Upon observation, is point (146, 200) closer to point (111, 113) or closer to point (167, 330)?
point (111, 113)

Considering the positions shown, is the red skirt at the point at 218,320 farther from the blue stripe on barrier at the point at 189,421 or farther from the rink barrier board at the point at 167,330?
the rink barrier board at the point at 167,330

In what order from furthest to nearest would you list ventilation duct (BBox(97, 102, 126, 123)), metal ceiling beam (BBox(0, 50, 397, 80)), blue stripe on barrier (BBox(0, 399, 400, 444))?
━━━━━━━━
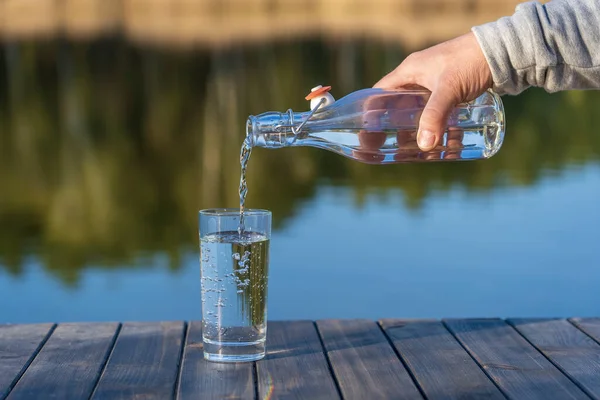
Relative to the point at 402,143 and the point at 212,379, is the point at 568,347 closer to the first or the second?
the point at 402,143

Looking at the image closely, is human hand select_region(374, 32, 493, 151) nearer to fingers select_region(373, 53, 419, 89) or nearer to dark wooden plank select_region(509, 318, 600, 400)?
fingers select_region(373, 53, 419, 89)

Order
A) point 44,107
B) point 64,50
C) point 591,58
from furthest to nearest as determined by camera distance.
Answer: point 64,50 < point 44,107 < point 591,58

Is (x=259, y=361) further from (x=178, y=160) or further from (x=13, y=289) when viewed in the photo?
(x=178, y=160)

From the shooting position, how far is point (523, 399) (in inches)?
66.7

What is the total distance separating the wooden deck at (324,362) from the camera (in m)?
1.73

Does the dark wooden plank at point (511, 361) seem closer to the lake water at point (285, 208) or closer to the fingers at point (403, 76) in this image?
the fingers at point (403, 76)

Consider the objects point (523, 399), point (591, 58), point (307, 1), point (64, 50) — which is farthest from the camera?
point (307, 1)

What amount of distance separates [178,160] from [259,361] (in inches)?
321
━━━━━━━━
**PROBLEM:** Please pull out every line above that contains the word "blue". Case matters, so copy only the lines where it appears with that capitalization.

**OUTPUT:**
Considering the positions shown, is the red skirt at the point at 218,320 farther from the blue stripe on barrier at the point at 189,421 or farther from the rink barrier board at the point at 167,330?
In what order from furthest to nearest would you list ventilation duct (BBox(97, 102, 126, 123)), metal ceiling beam (BBox(0, 50, 397, 80)), blue stripe on barrier (BBox(0, 399, 400, 444))?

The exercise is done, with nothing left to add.